Authors’ reply: We agree with the Reviewer that our study was not longitudinal. Indeed, in the discussion section we clearly state that “Although our study is of limited size and did not follow individuals longitudinally across the disease spectrum, …“. Increase or decrease were replaced by higher and lower. Thank you for the important point.
Reviewer’ comment: - The authors may consider not using the term “subject” in their research. Some believe the term “subject” to be demeaning to the individuals who take the time to participate in research or donate their samples for future use. Consider using the term “participant” or “individual” instead.
Authors’ reply: Revised throughout.
Reviewer’ comment: - Table 1 could be cleaned up quite a bit. For all categorical variables in the table, the authors should add percentages, in addition to frequencies. Percentages make it easier for the reader to quickly notice differences between the groups. A few rows have repetitive information too—for example, the row that contains the total number of individuals with information on race is not needed since this is the same as the total number of individuals included in the study indicated in the very first row of the table.

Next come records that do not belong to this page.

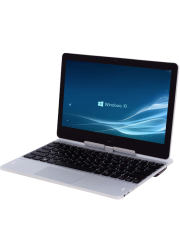 Refurbished HP Elitebook Revolve 810 G2/Intel i5-4200U/4GB RAM/256GB SSD/11-inch/Windows 10 Home/B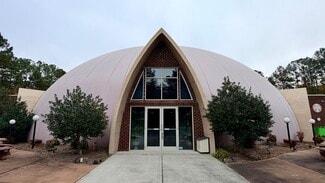 New Bern, NC Specialty - 521 W Grantham Rd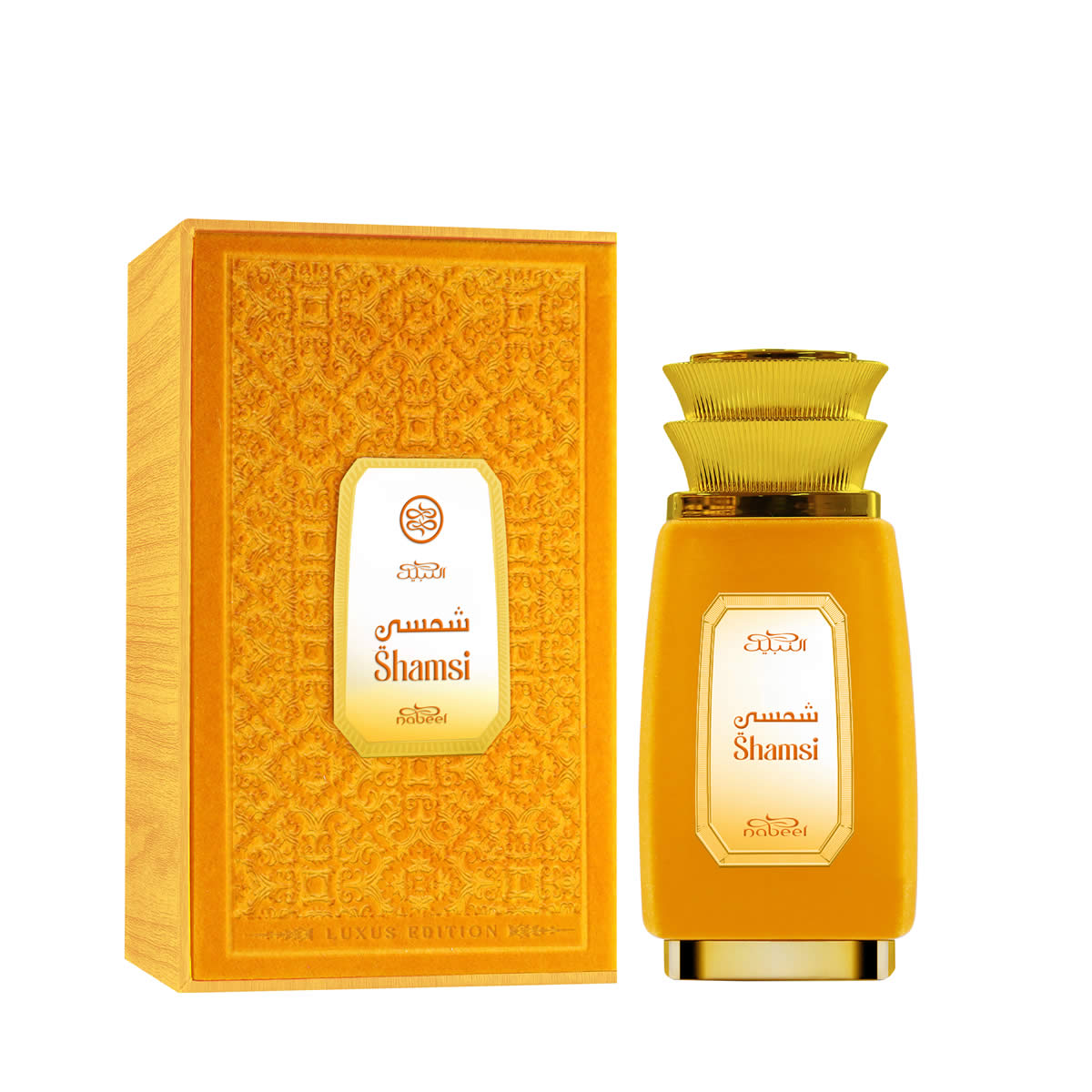 Shamsi - Eau de Parfum - Nabeel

Authors’ reply: Revised as suggested.
Reviewer’ comment: - Similarly, adding percentages (in addition to the frequencies) to Table 2 would make it easier for the reader to quickly detect differences in symptoms between the two groups.
Authors’ reply: Revised as suggested.
Reviewer’ comment: - The authors may consider adding a table to the supplemental file that includes differences on all metabolites measured in the study by groups and the corresponding p-values to refer to.
Authors’ reply: Supplementary table 1 already includes a sheet with p-values, FDR corrected values and ranking across the three groups.
Reviewer’ comment: - The extra axis on Figure 2 is illegible.
Authors’ reply: We made sure that the y axis of panel C (smallest one) in Figure 2 was readable in the printed version of the article.
Reviewer’ comment: - The authors mention in their discussion that their study was of an “experimental design” (lines 296-299). This is incorrect, their study was an observation design.
Authors’ reply: Revised as suggested.
Reviewer’ comment: - The authors should consider including a conclusion paragraph at the very end of their discussion. Instead the discussion ends with a ‘limitations’ paragraph.
Authors’ reply: Revised as suggested.
Reviewer’ comment: - Missing end of parenthesis at line 354.
Authors’ reply: Revised as suggested.